● PAGE EXCERPT:
====

For some last weekend, it was hard to reconcile the gawky, shy kid on the margins with the man authorities call a sadistic serial killer who preyed on women who worked as escorts. They say he wrapped them in hunting burlap, dropping them along a desolate stretch of Ocean Parkway a short drive from this very reunion, and within walking distance of the school’s favorite beach, Tobay.
“It’s a shock. We knew him,” said Michael Sean Fagan, speaking above a room filled with animated conversation and blaring retro soundtrack. “He was nerdy, smart.”
Others said the arrest made a piece fall into place.
“When I heard they arrested him, I was not surprised at all,” Don Ophals, who attended kindergarten through 12th grade with Mr. Heuermann, said in a telphone interview. “I said, ‘Oh my god, it fits perfectly.’ That’s the weird guy.”
“He was a recluse, very quiet,” said Mr. Ophals, a champion wrestler in high school and now a healthcare executive. “You just saw him as a guy by himself. He barely spoke.”
“He was seen as weird, someone you didn’t see eye to eye with.”
In another phone interview, the actor Billy Baldwin, who starred in “Backdraft,” said he had attended junior high and high school with Mr. Heuermann and had known him in passing, to say hello in the hallways and in shared classes. Mr. Baldwin also said Mr. Heuermann never fit into clearly established cliques, “but I also didn’t think he was so weird, so creepy or so unusual that it would lead to something like this.”
“He was a bit shy, a bit insecure, a bit uncomfortable,” he said. “I wouldn’t say he was an outcast but he struggled to fit in and to find his crowd.”
The struggle started early. Mr. Heuermann grew up with three older sisters and a younger brother. His father, Ted, was an aerospace engineer who enjoyed specialty woodworking, a hobby the adult Mr. Heuermann would emulate, making furniture in his garage.
But according to Mr. Musto, it was well known that Mr. Heuermann had clashed with his father, who was tough on the boy for not being a go getter. In response, Rex acted out. He got caught after engaging in a shoplifting spree, Mr. Musto said.
“Why is he getting in trouble? He’s fighting with his dad,” Mr. Musto said. “It was common knowledge.”
His father died when Mr. Heuermann was on the cusp of adolescence. It was 1975, when Rex was 12. After that, the children were raised by their mother, Dolores, now 93 and living in upstate New York.
Mr. Ophals said that in grade school, he once fought Rex simply because his older brother told him to, and prevailed easily. Back then, Mr. Ophals said, bullying was not monitored as it is today.
“That was just how it was at that time,” Mr. Ophals said. “You played the cards you were dealt.”
John DeMicoli, who grew up near the Heuermanns’ rundown home on First Avenue, said young Rex preferred to remain at home, and essentially opted out of social life.
One thing Rex enjoyed was architectural drawing class, he said, “but when classmates would try to talk to him, he didn’t have the social skills to hold a conversation — just a very weird character.”

====

● DATASET CONTENT:
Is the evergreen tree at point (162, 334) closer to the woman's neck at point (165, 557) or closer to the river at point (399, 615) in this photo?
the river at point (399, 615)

====

● TASK SET:
1 – Set down the passage from the excerpt about Mr. Heuermann's school years word for word, starting at the words "For some last" and stopping after "fall into place.".
2 – Using the excerpt about Mr. Heuermann's school years, decide whether each statement below agrees with it, answering yes or no and quoting the words that decide it. (a) Mr. Heuermann's father worked as an aerospace engineer. (b) Mr. Heuermann grew up with two older brothers. (c) Mr. Heuermann's father died in 1975, when Rex was 12.

● ANSWERS IN ORDER:
1 –
For some last weekend, it was hard to reconcile the gawky, shy kid on the margins with the man authorities call a sadistic serial killer who preyed on women who worked as escorts. They say he wrapped them in hunting burlap, dropping them along a desolate stretch of Ocean Parkway a short drive from this very reunion, and within walking distance of the school’s favorite beach, Tobay.
“It’s a shock. We knew him,” said Michael Sean Fagan, speaking above a room filled with animated conversation and blaring retro soundtrack. “He was nerdy, smart.”
Others said the arrest made a piece fall into place.

2 –
(a) Yes: "His father, Ted, was an aerospace engineer who enjoyed specialty woodworking"
(b) No: "Mr. Heuermann grew up with three older sisters and a younger brother."
(c) Yes: "It was 1975, when Rex was 12."